> Problem set
- a) Please reproduce the stretch of the grant solicitation from "III.2. Cost Sharing" through "will be judged.".
- b) Answer these questions using the grant solicitation:
(i) What is the approximate number of awards?
(ii) What is the anticipated award date?
(iii) Which Internal Revenue Code section must eligible organizations meet?

> Text to read
______________________________

The proposal narrative must provide detailed information on the program activities outlined above, and applicants should explain and justify their programmatic choices. Proposals must demonstrate how the stated objectives will be met. Programs must comply with J-1 visa regulations for the International Visitor and Government Visitor categories.
It is essential that all applicants refer to the three documents in the complete Solicitation Package—this Request for Grant Proposals (RFGP), the Project Objectives, Goals, and Implementation (POGI), and the Proposal Submission Instructions (PSI)—for further information.
II. Award Information
Type of Award: Grant agreement.
Fiscal Year Funds: 2009.
Approximate Total Funding:
Approximate Number of Awards: Two.
Sub-Saharan Africa Youth Leadership Program—Anglophone Countries: $210,000.
Sub-Saharan Africa Youth Leadership Program—Francophone Countries: $375,000.
Anticipated Award Date: Pending availability of funds, September 15, 2009.
Anticipated Project Completion Date: 12 to 18 months after the onset of the award, to be determined by the applicant according to its program design.
III. Eligibility Information
III.1. Eligible Applicants
Applications may be submitted by public and private non-profit organizations meeting the provisions described in Internal Revenue Code section 26 USC 501(c)(3).
III.2. Cost Sharing or Matching Funds
There is no minimum or maximum percentage required for this competition. However, the Bureau encourages applicants to provide maximum levels of cost sharing and funding in support of its programs. Please note that cost sharing is one of the criteria by which proposals will be judged.

______________________________

> Data listing
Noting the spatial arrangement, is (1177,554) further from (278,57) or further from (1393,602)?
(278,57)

______________________________

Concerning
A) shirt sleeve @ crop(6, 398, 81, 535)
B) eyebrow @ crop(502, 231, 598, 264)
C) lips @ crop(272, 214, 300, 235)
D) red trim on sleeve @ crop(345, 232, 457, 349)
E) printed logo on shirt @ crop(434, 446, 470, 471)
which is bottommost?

______________________________

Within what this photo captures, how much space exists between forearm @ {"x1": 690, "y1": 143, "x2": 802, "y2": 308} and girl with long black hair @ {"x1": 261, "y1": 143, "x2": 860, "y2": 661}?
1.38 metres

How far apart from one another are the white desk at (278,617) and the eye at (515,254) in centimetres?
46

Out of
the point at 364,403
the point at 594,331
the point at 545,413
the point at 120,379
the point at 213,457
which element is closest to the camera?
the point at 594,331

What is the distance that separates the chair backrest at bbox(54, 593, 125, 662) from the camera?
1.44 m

______________________________

> Solution list
- a)
III.2. Cost Sharing or Matching Funds
There is no minimum or maximum percentage required for this competition. However, the Bureau encourages applicants to provide maximum levels of cost sharing and funding in support of its programs. Please note that cost sharing is one of the criteria by which proposals will be judged.

- b)
(i) Two.
(ii) September 15, 2009, pending availability of funds.
(iii) 26 USC 501(c)(3).